**** EXERCISE MATERIALS ****

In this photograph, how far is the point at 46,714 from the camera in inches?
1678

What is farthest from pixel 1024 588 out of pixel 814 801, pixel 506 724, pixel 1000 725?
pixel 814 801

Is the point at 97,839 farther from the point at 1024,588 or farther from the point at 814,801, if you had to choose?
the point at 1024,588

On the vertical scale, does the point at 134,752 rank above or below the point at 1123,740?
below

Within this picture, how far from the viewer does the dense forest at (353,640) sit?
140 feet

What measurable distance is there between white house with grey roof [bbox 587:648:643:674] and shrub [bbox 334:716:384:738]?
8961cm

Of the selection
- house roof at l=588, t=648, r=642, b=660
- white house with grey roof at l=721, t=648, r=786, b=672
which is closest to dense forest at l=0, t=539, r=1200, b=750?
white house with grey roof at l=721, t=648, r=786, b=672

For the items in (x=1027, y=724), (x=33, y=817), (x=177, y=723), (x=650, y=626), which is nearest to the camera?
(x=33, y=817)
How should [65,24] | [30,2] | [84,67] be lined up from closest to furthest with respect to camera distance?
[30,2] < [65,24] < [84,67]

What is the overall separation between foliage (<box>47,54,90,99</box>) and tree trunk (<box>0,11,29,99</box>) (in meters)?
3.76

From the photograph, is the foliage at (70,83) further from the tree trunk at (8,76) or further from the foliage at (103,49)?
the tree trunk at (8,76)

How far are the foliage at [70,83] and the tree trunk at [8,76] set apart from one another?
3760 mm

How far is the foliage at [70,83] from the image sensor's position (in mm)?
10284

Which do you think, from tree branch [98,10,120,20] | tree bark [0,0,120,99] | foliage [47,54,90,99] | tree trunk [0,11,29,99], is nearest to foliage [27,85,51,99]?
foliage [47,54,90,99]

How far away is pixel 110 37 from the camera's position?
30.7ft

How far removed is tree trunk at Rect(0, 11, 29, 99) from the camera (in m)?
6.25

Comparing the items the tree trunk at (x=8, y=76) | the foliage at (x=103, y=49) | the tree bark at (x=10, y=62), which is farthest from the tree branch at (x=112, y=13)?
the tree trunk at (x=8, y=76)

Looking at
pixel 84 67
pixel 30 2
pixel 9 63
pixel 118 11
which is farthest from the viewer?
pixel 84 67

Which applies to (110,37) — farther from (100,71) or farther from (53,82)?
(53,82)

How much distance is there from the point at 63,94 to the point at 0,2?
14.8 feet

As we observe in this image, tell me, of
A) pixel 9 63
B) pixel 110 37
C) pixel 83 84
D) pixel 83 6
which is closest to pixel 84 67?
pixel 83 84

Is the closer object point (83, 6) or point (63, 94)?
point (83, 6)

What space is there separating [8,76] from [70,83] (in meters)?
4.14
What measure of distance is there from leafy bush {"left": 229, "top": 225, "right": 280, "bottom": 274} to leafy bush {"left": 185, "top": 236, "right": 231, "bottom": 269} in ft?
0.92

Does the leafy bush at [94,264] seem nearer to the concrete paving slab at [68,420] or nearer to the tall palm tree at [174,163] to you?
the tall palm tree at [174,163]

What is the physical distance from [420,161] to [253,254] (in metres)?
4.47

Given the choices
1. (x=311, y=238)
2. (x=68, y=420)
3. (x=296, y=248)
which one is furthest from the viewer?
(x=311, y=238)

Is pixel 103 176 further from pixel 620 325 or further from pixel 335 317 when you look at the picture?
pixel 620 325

****

WHAT TO DO: Reproduce the data verbatim, starting with its first line and continuing through the line that contains "[30,2] < [65,24] < [84,67]", with both of those lines included.

RESULT OF THE EXERCISE:
In this photograph, how far is the point at 46,714 from the camera in inches?
1678

What is farthest from pixel 1024 588 out of pixel 814 801, pixel 506 724, pixel 1000 725?
pixel 814 801

Is the point at 97,839 farther from the point at 1024,588 or farther from the point at 814,801, if you had to choose?
the point at 1024,588

On the vertical scale, does the point at 134,752 rank above or below the point at 1123,740?
below

Within this picture, how far from the viewer does the dense forest at (353,640) sit?
140 feet

What measurable distance is there between white house with grey roof [bbox 587:648:643:674] and shrub [bbox 334:716:384:738]?
8961cm

Of the selection
- house roof at l=588, t=648, r=642, b=660
- white house with grey roof at l=721, t=648, r=786, b=672
which is closest to dense forest at l=0, t=539, r=1200, b=750?
white house with grey roof at l=721, t=648, r=786, b=672

For the items in (x=1027, y=724), (x=33, y=817), (x=177, y=723), (x=650, y=626), which is nearest to the camera?
(x=33, y=817)
How should [65,24] | [30,2] | [84,67] be lined up from closest to furthest with respect to camera distance?
[30,2] < [65,24] < [84,67]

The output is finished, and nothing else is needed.